Whatever the case, the document is a fine example of Heartland’s lobby profile for big tobacco. My point remains that they are not just dealing with passive smoking. Your interpretation of my intent is just as wrong as before, puss-face. You’re a dab hand with a search engine (gee-whiz! have you learned that copy’n’paste trick?), but your comprehension is lousy.
Your defense of Heartland is strange. Why are you even bothering? I see nothing wrong with them lobbying to make things easier for tobacco smokers. It’s also not a problem that they have requested and received funding from tobacco companies based on their lobbying efforts – that is the exact point of Joseph Bast’s letter to Philip Morris, BTW. Could it be any clearer, from the president of Heartland no less?
So, when you read, “I see nothing wrong,” and, “it’s not a problem,” what happens in that strange wee brain of yours that overrides my words and decides I’ve said the complete opposite? Just who do you imagine you are talking to?
You are defending Heartland. I am defending, or attacking, nobody. I was a smoker for 20 years and enjoyed every one. I think you should take up smoking. It might calm you down.

barry
February 27, 2012 4:31 am

Year to year they get little to no tobacco money, yet they maintain their position on the principle of freedom.

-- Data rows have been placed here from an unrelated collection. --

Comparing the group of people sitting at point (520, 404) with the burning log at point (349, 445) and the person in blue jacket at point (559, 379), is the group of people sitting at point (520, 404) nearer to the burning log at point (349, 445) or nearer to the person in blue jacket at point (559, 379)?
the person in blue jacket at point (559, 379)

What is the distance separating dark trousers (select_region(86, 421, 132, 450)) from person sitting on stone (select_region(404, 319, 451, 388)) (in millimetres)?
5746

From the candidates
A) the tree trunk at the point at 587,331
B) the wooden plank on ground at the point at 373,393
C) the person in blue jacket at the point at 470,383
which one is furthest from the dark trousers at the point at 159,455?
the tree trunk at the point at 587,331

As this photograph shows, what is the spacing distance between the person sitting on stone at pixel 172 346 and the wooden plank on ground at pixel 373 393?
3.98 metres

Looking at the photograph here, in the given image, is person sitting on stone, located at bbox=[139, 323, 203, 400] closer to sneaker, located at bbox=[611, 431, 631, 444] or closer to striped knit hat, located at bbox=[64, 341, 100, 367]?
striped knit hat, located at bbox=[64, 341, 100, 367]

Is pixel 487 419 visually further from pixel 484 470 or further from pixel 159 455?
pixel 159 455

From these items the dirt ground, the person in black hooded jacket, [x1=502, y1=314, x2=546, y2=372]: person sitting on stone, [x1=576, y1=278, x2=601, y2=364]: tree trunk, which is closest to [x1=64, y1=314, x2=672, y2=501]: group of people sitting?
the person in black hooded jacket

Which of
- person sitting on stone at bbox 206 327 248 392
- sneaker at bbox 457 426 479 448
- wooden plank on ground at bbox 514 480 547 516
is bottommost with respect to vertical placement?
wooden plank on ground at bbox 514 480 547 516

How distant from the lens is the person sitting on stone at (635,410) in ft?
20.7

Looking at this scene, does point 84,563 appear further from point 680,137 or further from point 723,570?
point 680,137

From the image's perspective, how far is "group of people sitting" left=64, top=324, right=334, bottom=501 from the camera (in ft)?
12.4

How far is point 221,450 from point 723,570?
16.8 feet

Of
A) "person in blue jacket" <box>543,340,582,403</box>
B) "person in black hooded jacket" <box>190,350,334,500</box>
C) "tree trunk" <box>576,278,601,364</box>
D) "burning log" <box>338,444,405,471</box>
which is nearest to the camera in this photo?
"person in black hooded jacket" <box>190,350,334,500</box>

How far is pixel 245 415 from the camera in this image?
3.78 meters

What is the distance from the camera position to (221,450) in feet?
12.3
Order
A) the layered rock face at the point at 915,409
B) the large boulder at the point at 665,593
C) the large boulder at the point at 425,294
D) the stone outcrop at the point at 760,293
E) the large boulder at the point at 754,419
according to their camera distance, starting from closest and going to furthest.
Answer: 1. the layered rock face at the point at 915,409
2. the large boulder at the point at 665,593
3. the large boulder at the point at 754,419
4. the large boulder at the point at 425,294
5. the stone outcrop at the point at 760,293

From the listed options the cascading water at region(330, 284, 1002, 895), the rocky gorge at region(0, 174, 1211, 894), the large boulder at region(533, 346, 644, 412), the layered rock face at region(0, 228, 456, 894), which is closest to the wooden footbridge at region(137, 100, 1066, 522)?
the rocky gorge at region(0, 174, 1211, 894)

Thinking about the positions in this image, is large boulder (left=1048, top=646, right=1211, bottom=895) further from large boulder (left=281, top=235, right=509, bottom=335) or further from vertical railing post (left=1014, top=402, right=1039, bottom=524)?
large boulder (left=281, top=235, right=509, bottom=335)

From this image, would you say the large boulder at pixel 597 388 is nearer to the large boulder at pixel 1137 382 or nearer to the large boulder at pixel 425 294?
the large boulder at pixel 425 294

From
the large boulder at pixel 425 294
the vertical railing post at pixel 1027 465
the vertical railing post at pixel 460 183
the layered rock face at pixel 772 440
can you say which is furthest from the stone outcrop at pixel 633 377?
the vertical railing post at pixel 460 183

Because they said so? Fine display of skepticism, kadaka.
But again, you are fabricating a disagreement. I’ve repeatedly said that their lobbying and ‘science’ reports are guided by their political philosophy. Whatever position you think you are arguing against, it isn’t mine.

MarkW
February 27, 2012 8:59 am

barry says:
February 26, 2012 at 5:47 am
If the evidence against second hand smoke is so solid, you should have no trouble producing links to dozens of peer reviewed studies that prove it.

L Baldwin
February 28, 2012 7:38 am

Besides accelerated global warming and sea level rise, has anyone observed the sky in falling? Obviously, it was a very big apple that hit Chicken Little Gleick in the head. Poor science = Poor policy.